Antoine Lilti J’aimerais beaucoup pouvoir dire cela car j’ai une profonde admiration pour le courage et l’audace de ces voyageurs tahitiens qui ont décidé de quitter leur île pour s’embarquer avec des Européens. D’ailleurs, cela reste l’énigme du livre. Pourquoi sont-ils partis ? Où pensaient-ils aller ? Comment comprendre la confiance qu’ils faisaient à ces étonnants voyageurs venus à bord de leurs énormes vaisseaux, ces « pirogues sans balancier » qui leur apparaissaient comme de véritables îles flottantes ? Mais l’honnêteté m’oblige à plus de modestie : mon voyage intellectuel comportait bien moins de dangers que le leur. Il m’a fallu plus de persévérance que d’audace et le risque de la page blanche n’est rien à côté du scorbut, de la malaria et de la variole dont ils ont été victimes. N’oublions pas que certains ne sont jamais revenus.

 

La prudence aussi est au cœur de votre travail : analyser la « fable de Tahiti » n’est-il pas un exercice aussi délicat que sonder en mer les bas-fonds et les courants ?

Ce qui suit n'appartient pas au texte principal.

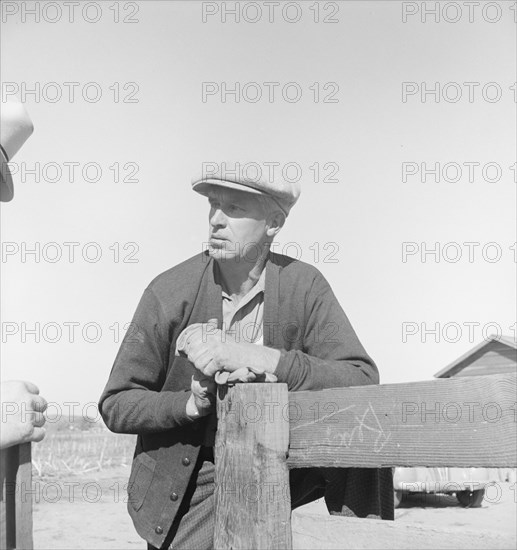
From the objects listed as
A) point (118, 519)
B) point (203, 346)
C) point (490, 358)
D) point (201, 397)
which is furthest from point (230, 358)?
point (490, 358)

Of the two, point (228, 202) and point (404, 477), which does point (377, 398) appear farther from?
point (404, 477)

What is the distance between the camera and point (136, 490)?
8.29 ft

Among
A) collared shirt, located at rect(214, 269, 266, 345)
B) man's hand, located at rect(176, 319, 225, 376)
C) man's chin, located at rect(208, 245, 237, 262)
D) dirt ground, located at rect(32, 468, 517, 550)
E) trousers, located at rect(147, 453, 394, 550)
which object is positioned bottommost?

A. L. – Cette comparaison me convient mieux car le travail d’historien s’apparente un peu à de la navigation au milieu de récifs. Pour filer à mon tour la métaphore, on avance lentement, avec prudence : il faut sonder les fonds (c’est la recherche des sources et leur lecture critique), vérifier les cartes des voyageurs qui nous ont précédés, quand il y en a (c’est la connaissance de l’historiographique mais aussi des travaux anthropologiques ou archéologiques) et se méfier des bourrasques (les interprétations trop rapides). C’est pourquoi j’ai mis dix ans à écrire ce livre, en avançant très progressivement, en révisant mes hypothèses à la découverte de nouvelles sources, en cherchant aussi la meilleure façon de raconter cette histoire. Mon but était d’entremêler deux récits : celui des voyageurs tahitiens venus en Europe et celui des Lumières confrontées à la rencontre de l’altérité.

 

Pourquoi le rêve d’une Polynésie sans tabou sexuel, une nouvelle Cythère, est-il tenace et partant si riche à analyser ?

A. L. – Sans doute parce qu’il se présentait sous un double aspect. On pouvait y voir un modèle de liberté, affranchi des contraintes et de l’hypocrisie de la morale chrétienne, mais aussi une société primitive, un état définitivement perdu des sociétés humaines, peut-être même une anomalie. Si bien que cette « fable de Tahiti », dont je rappelle qu’elle repose sur un malentendu, a pu prendre plusieurs formes. Pour le public curieux, c’était un sujet divertissant, entre étonnement et incrédulité. Pour les philosophes des Lumières, elle offrait un point de départ à l’imagination utopique et à la critique des faux-semblants de la civilisation. Plus tard, elle a joué d’autres rôles, apparaissant aux artistes et aux écrivains comme une échappatoire à la morale et à la société bourgeoise du XIXe siècle. Puis, ce mythe tahitien s’est abîmé par la suite, se transformant en imagerie touristique et coloniale. Le point commun de toutes ces versions, c’est le fantasme masculin d’une disponibilité sexuelle des femmes tahitiennes, offertes au désir des hommes, alors que la réalité était bien plus sinistre. Il revient à une femme, Mme de Montbart, d’avoir, dès le XVIIIe siècle, perçu le mensonge derrière cette fable et dénoncé les violences exercées sur les femmes tahitiennes.

 

Illusoire, ce « monde commun » n’est-il pas pourtant très fécond en librairie comme sur scène depuis son invention ?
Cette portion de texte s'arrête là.